O funcionamento adequado do cérebro é essencial para um animal navegar no seu ambiente, pelo que, em condições de stress, os recursos limitados podem ser direcionados para as partes mais importantes do cérebro.
No caso das aranhas que não dependem da visão, como as tecedeiras de orbes, podem compensar reduzindo o investimento nas partes visuais do cérebro, sugerem os investigadores.
Outros invertebrados, como as formigas do deserto (Cataglyphis fortis), mostram “mudanças neuroplásticas” semelhantes no centro visual do seu cérebro quando passam do ninho subterrâneo para a procura de alimentos à superfície, com base na visão.
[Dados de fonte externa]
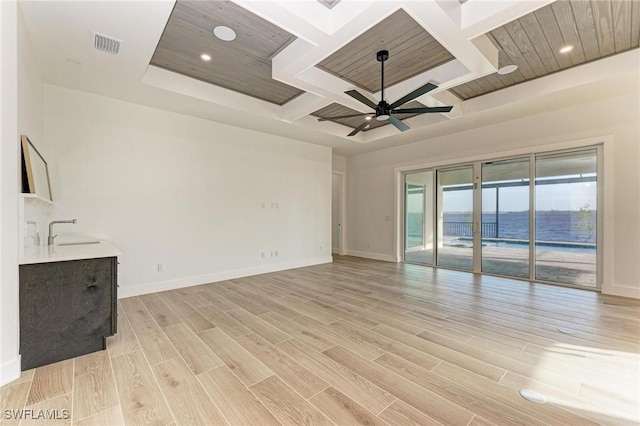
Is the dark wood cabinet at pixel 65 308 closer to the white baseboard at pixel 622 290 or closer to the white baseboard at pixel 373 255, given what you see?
the white baseboard at pixel 373 255

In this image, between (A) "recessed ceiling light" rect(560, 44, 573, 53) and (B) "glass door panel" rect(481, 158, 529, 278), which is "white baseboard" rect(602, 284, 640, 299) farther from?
(A) "recessed ceiling light" rect(560, 44, 573, 53)

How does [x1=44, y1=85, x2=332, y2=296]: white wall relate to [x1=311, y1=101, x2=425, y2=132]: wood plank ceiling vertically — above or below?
below

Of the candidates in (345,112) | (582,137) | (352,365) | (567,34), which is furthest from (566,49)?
(352,365)

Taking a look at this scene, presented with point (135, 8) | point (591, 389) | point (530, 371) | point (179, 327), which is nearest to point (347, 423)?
point (530, 371)

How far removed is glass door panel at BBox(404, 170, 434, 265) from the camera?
648 centimetres

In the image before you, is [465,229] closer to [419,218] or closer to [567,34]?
[419,218]

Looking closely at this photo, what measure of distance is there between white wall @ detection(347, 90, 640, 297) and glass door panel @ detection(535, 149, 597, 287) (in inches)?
11.6

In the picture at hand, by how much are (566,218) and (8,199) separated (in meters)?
7.12

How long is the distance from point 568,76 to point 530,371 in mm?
3945

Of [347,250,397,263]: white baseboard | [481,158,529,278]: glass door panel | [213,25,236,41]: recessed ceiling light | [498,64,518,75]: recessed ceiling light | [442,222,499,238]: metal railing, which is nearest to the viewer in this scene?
[213,25,236,41]: recessed ceiling light

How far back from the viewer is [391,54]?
11.0 ft

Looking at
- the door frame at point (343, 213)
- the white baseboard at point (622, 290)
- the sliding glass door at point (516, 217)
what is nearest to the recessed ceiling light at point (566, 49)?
the sliding glass door at point (516, 217)

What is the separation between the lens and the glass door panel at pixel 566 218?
4.45 metres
Porque é que as aranhas – e os seus cérebros – são importantes
Tudo isto é muito interessante, mas deve estar a perguntar-se por que razão devemos preocupar-nos com o facto de a poluição luminosa afetar o tamanho do cérebro de uma aranha.
Bem, as aranhas são muito importantes num ecossistema. Comem outros invertebrados, incluindo muitas espécies de pragas, como as moscas e os mosquitos. As aranhas são também presas importantes para outros predadores, como as aves e os lagartos.
Se o cérebro das aranhas ficar mais pequeno, isso pode afetar a sua função cognitiva e a sua capacidade de desempenhar estes papéis vitais.
Sabemos, por outras espécies de aves e mamíferos, que cérebros maiores podem ajudar os indivíduos a sobreviver em novos ambientes urbanos e é provável que o mesmo aconteça com as aranhas.
Esta investigação mostra também que os efeitos da poluição luminosa no desenvolvimento do cérebro se estendem aos invertebrados, bem como às aves e aos mamíferos. Os efeitos totais do amor da humanidade pela iluminação artificial são provavelmente muito maiores do que ainda compreendemos.